===== DOCUMENT SEGMENT =====
There’s been a lot of talk lately about peace, although these days it seems like that the more we talk about it, the more difficult it is to actually find any.

The Global Peace Index, which “measures peace in 162 countries according to 22 indicators that gauge the absence of violence or the fear of violence,” finds that 111 countries have increased in their levels of conflict over the last year, versus only 51 where peacefulness has increased. The whole report is pretty depressing. 500 million people live in countries at risk of instability and conflict, with 200 million of those live below the poverty line. Since 2008, only four indicators reviewed in the index have improved worldwide, while eighteen have deteriorated. And all this conflict costs us an incredible amount. They estimate that the global economic impact of violence reached $9.8 trillion dollars last year—the equivalent of two times the total economy of the entire continent of Africa or $1,350 per person around the world.

With this incredible impact of conflict in our world, it is incredibly surprising to me that we don’t spend more of our time, energy, and money sorting out a way of life that will bring peace to our world. However, our scripture readings today point us to a different way. As we receive the Peacemaking Offering to support the efforts of this congregation and our broader church in the global witness to peacemaking, these two wonderful texts from the Old Testament give us a vision of peace in our world.

As Christians, we tend to examine the question of peace from two perspectives—the internal and the external. When we think about internal peace, we focus on the peace that comes within our lives, “peace like a river in my soul,” as the old spiritual puts it, peace that comes from God to displace our fears, set aside our worries, and give us internal comfort and hope for our own individual lives. But we cannot think only about this kind of peace. We must also consider external peace, the peace that emerges between people and in communities and among the nations of the world, the peace that comes only with hard work, difficult listening, and tremendous amounts of trust built up over time.

Both of these kinds of peace are summed up in a single great Hebrew word that is found in both of our texts this morning: shalom. Shalom is the Hebrew word that always gets translated into English as “peace,” but there’s a lot more contained in that word than is implied in our simple translation. The Hebrew word shalom pulls together a wide variety of understanding related to peace that is more than simply the absence of conflict. Shalom is more about presence than absence—the presence of social justice that enables all to have the things that they need for life and living, the presence of wholeness that offers an understanding of completeness and new life, the presence of hope for something beyond the present reality that is yet still very much achievable in our lives and our world.

This kind of peace, then, filled with wholeness and justice, is exactly the peace that the prophet Isaiah focuses on in our second reading this morning. As he writes to a people who have known little more than conflict for generations and who will end up facing even greater conflict and finally exile in the years ahead, Isaiah pauses from rehearsing all their wrongs to tell them how things will start to go right.

Justice will dwell in the wilderness,
and righteousness abide in the fruitful field.

What stranger place to make things right than the wilderness! What more unusual home for righteousness than the field at the center of the harvest! The prophet knows that God’s way of bringing change and hope will be transformative, that God will challenge the expectations of our world and upend the understandings of our lives that have become the norm.

And then this justice and righteousness will bear even more fruit: peace. Shalom will be “the result of righteousness, quietness, and trust forever.” Peace will come when order is restored, when quiet listening is at the center of all relationships, when trust in God stands at the center of all things. This peace will take root and bear fruit in so many different ways. The people “will abide in a peaceful habitation, in secure dwellings, and in quiet resting places.” The wild forest, filled with terrors and destruction, will be tamed into something new. The city where conflicts rage will find comfort. God’s people will be connected to the land and find comfort in the waters of every stream.
===== DATASET =====
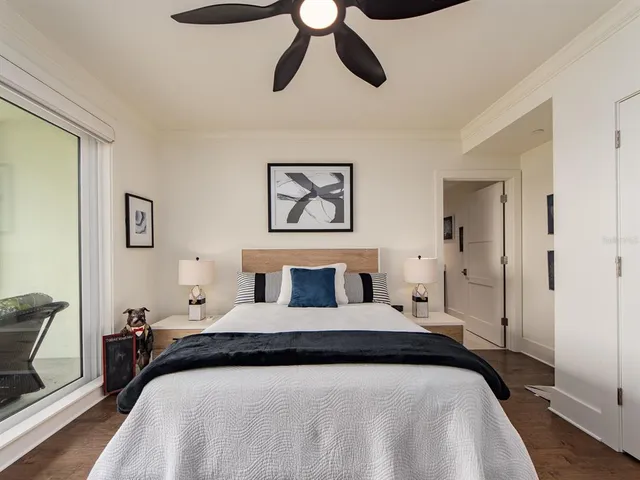 a bedroom with a large bed and a chandelier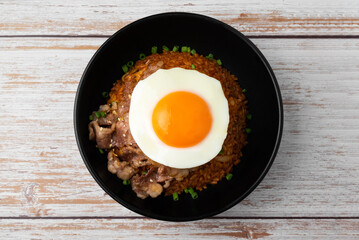 Top view of Kimchi rice with grilled brisket sliced and fried egg in black bowl on wooden table.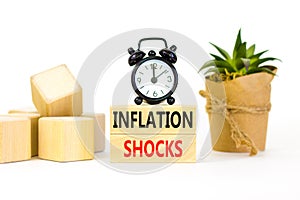 Inflation shocks symbol. Concept words Inflation shocks on wooden blocks. Beautiful white table white background. Black alarm
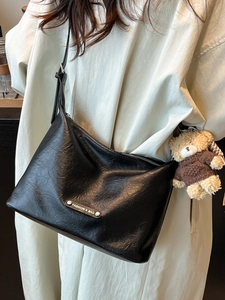 Minimalist black PU leather tote bag with silver metal plaque and cute bear charm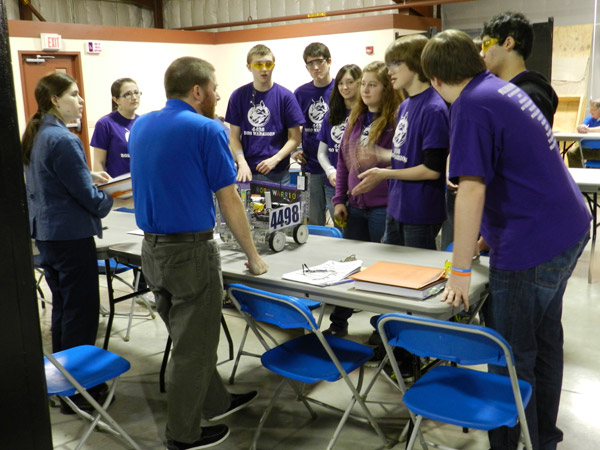 Rebecca Albert and Edward J. Almasy, instructor of electronics, act as judges for the Robo Warriors, a team hailing from Mifflin County High School in Lewistown.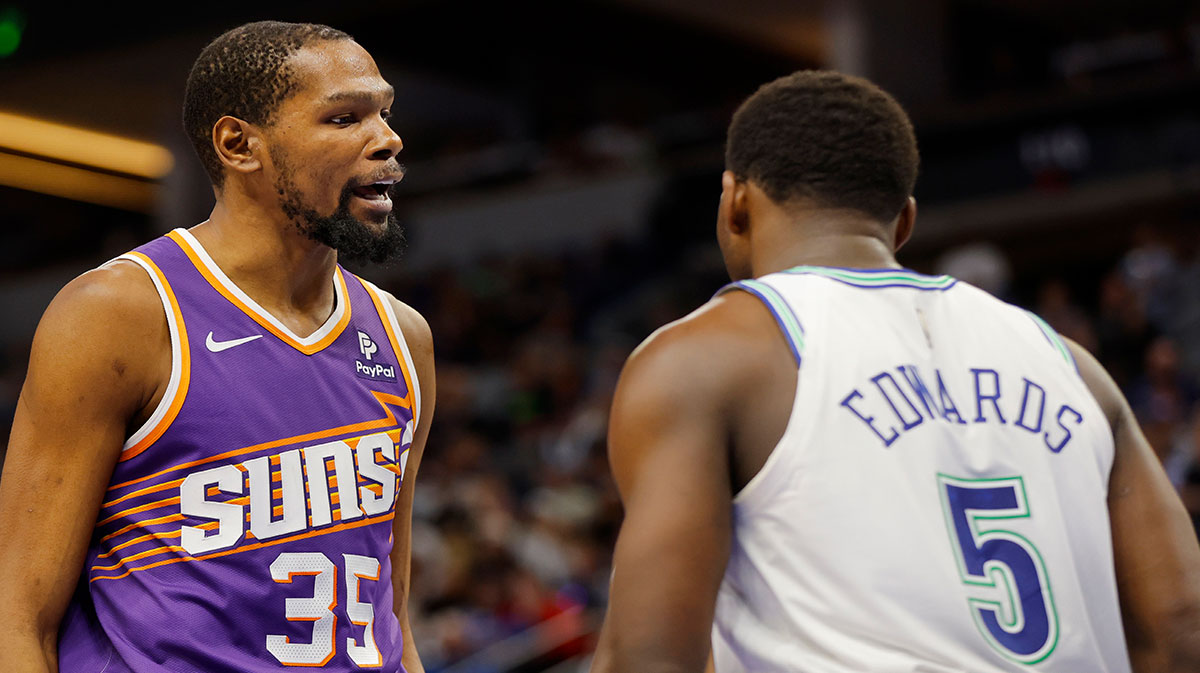 Phoenix Suns forward Kevin Durant (35) shares words with Minnesota Timberwolves guard Anthony Edwards (5) after fouling him in the third quarter at Target Center.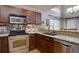 Modern kitchen with stainless steel appliances and granite countertops at 19414 E Mann Creek Dr # C, Parker, CO 80134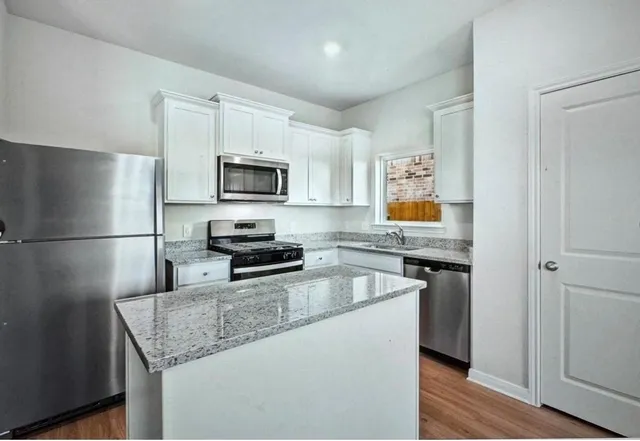a kitchen with granite countertop a refrigerator stove and microwave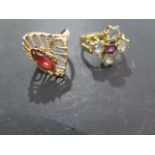 Two 18ct gold dress rings, one with red stones, size M 1/2 - the second with an amethyst and four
=====
Update the sermon on peace from "This kind of peace, then, filled" up to and including "the fruitful field.", replacing "wilderness" with "desert".

This kind of peace, then, filled with wholeness and justice, is exactly the peace that the prophet Isaiah focuses on in our second reading this morning. As he writes to a people who have known little more than conflict for generations and who will end up facing even greater conflict and finally exile in the years ahead, Isaiah pauses from rehearsing all their wrongs to tell them how things will start to go right.

Justice will dwell in the desert,
and righteousness abide in the fruitful field.